DATA LISTING:

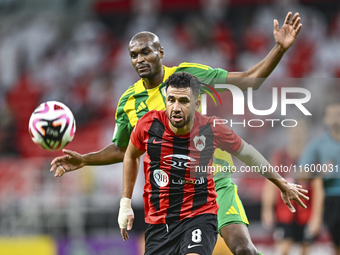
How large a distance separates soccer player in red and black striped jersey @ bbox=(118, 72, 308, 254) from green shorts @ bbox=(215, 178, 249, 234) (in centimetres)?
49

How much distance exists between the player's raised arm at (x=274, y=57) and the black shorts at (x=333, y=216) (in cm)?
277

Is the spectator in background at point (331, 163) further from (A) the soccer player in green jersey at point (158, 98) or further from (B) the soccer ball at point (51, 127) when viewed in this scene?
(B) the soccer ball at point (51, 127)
* * *
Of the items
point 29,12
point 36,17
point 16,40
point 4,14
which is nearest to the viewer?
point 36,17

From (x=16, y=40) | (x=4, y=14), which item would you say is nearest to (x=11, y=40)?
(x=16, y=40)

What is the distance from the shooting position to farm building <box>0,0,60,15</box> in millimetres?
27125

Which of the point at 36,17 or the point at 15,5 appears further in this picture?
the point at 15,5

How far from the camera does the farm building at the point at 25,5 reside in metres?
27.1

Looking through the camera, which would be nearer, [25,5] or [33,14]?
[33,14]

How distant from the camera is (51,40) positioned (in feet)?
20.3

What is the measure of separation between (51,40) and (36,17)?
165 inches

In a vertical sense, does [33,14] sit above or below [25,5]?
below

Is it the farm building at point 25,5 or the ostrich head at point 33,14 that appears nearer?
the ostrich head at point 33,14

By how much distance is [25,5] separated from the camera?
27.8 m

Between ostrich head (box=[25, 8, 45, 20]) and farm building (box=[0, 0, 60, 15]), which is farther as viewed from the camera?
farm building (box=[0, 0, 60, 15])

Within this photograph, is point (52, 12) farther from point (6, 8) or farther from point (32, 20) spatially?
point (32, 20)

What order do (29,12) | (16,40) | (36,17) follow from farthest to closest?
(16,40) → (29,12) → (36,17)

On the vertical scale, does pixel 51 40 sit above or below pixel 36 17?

WHAT IS EXPECTED:
Extract every line of the items above that contains the word "nearer".

TASK ANSWER:
Looking through the camera, which would be nearer, [25,5] or [33,14]?
Is it the farm building at point 25,5 or the ostrich head at point 33,14 that appears nearer?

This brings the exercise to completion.